Required action »
From the line with "phylum: Chordata" through the final line below, restate each line word for word and return nothing else.

*** Records for the exercise ***

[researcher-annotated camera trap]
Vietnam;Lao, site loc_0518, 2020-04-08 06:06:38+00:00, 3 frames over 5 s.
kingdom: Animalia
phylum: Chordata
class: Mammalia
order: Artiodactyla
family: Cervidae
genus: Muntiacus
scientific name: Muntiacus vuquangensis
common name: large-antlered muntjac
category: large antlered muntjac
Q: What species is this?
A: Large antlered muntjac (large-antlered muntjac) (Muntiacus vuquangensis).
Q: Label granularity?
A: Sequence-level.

*** End of Records for the exercise ***

Response box »
phylum: Chordata
class: Mammalia
order: Artiodactyla
family: Cervidae
genus: Muntiacus
scientific name: Muntiacus vuquangensis
common name: large-antlered muntjac
category: large antlered muntjac
Q: What species is this?
A: Large antlered muntjac (large-antlered muntjac) (Muntiacus vuquangensis).
Q: Label granularity?
A: Sequence-level.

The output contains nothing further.